1200 people on a train is 50 per cent too many: rail overcrowding getting worse

More than half of Melbourne's railway lines are consistently overcrowded in the morning peak, with some trains carrying hundreds more passengers than they are meant to.

In the worst case, on the Cranbourne and Pakenham lines, trains built to carry just under 800 passengers are crammed with more than 1200 people before they reach the city, data shows.

There is 'overloading' on all train lines servicing the north and western suburbs.
There is 'overloading' on all train lines servicing the north and western suburbs. Photo: Michael Clayton-Jones

The data, obtained through freedom of information laws by the Victorian Greens, reveals the system is failing to cope with passenger growth.

Between May 2014 and May 2015, an extra 4500 commuters joined the Dandenong rail corridor crush in the morning over a four-day survey period, but just one extra morning peak service a day was added to the timetable.

The situation was mirrored on six other lines that experienced rapid patronage growth in the morning peak last year but were given few or no extra services.

The Frankston, Sandringham, Craigieburn, Upfield, Sunbury and Werribee lines all grew by between 5 and 12 per cent in just a year, yet only the Sunbury and Werribee lines received extra services to handle the swelling load.


Barely any peak-hour services have been added to the metropolitan rail timetable since 2014, because the Andrews government rejected a planned timetable upgrade that had been drawn up under the former Napthine government.


Meanwhile, Metro is progressively increasing the capacity of each train from 798 to 900 passengers, by ripping out seats near the doors to increase standing room.

The Greens obtained the unfiltered patronage data from Public Transport Victoria's most recent passenger load survey, completed in May 2015.

PTV conducts twice annual counts of passenger numbers at stations just outside the City Loop to determine if crowds are within the load standard of 798 per train, as agreed in Metro's franchise agreement with the state.

The count is done on four weekdays and patterns of overcrowding are meant to trigger extra services on affected lines.

However, the survey excludes services that are affected by cancellations or late running, because these are held to distort a typical day of operations. These excluded services are often overcrowded, meaning PTV's survey results contain fewer load breaches than the raw data.

Greens leader Greg Barber said the true picture was worse than PTV's survey indicated, with 199 of a total 464 services having breached the load standard. About 10 per cent of those services carried more than 1000 passengers.

"Raw data shows the government has been caught understating how overcrowded trains are," Mr Barber said.

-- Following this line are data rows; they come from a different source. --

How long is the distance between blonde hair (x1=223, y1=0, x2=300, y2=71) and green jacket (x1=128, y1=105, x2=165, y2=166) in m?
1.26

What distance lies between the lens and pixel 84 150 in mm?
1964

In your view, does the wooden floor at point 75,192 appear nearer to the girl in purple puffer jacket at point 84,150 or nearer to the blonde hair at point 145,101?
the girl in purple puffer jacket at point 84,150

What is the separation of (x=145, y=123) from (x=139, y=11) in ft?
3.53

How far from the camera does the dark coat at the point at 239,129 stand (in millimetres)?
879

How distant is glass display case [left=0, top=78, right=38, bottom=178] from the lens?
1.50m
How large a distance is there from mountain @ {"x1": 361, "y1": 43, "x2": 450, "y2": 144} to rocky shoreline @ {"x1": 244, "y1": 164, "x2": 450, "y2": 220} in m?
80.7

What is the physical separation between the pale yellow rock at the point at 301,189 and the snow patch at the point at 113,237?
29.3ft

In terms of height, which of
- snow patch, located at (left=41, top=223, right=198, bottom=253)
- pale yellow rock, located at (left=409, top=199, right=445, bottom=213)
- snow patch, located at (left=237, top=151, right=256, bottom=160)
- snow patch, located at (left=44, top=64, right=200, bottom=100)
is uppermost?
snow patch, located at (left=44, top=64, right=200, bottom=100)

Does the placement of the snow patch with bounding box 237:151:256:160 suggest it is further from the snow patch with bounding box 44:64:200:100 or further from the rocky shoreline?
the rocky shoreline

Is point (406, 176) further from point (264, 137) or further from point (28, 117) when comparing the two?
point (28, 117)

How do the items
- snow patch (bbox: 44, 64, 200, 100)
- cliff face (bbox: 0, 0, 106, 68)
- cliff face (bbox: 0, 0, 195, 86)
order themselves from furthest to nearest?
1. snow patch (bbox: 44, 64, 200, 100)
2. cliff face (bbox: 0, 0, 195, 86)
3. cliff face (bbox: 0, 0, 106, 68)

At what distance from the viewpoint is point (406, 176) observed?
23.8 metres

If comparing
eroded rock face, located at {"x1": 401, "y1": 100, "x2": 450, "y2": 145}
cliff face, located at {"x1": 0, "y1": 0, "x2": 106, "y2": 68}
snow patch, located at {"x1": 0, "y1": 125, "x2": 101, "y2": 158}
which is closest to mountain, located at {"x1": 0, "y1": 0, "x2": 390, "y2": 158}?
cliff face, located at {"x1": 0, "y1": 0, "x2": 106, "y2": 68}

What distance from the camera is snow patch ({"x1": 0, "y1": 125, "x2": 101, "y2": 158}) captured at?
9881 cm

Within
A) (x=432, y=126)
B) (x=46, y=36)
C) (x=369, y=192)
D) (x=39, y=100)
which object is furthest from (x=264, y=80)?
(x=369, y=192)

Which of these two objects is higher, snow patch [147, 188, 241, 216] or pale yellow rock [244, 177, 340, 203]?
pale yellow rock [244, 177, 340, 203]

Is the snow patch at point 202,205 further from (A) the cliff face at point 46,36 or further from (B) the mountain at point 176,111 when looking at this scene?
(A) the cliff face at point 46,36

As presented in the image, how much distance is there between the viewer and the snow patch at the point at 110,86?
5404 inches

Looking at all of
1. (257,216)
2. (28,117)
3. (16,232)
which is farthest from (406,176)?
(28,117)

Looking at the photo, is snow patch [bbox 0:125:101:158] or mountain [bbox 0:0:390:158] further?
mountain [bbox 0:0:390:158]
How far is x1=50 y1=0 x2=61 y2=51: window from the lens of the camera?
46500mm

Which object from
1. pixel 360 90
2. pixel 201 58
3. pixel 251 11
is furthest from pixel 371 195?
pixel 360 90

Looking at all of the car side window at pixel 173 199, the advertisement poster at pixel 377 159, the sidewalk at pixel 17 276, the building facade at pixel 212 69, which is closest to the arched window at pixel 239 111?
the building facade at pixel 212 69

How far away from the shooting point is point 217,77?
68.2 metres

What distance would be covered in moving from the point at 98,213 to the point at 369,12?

"This problem has been getting steadily worse for years. This problem hasn't snuck up on the government, but their only response has been to rip out seats to squeeze more people in."

Mr Barber said the data supported the Greens' call for an investment in high-capacity signalling, which would enable trains to run more frequently.

Tony Morton, Public Transport Users Association president, said it was unfortunate that rail overcrowding was getting worse in the west and north of Melbourne, given billions had been spent to remove bottlenecks between Metro and V/Line trains on that part of the network.

"This is what the Regional Rail Link was meant to deal with and we haven't done the timetable upgrade that was meant to follow naturally on from that project, which was the rationale for spending $4 billion on a new rail line," he said.

Public Transport Minister Jacinta Allan pointed to the planned Melbourne Metro rail tunnel and the multibillion-dollar upgrade of the Cranbourne-Pakenham corridor as evidence the government was "investing more in major capacity-building projects than any government in Victoria's history".

"We've added extra services to Sunbury, and to the Werribee/Williamstown lines, and extra services will be considered across the network with the next metropolitan timetable change later this year," Ms Allan said.

The raw data presents a contrasting picture for Melbourne's northern and eastern suburbs, where rail patronage has shrunk.

Peak-hour patronage on the Alamein line, Melbourne's quietest, dropped a further 14 per cent in the year to May 2015.

It went backwards by eight per cent on the Glen Waverley line, and by five per cent on the Belgrave/Lilydale lines and the South Morang/Hurstbridge lines.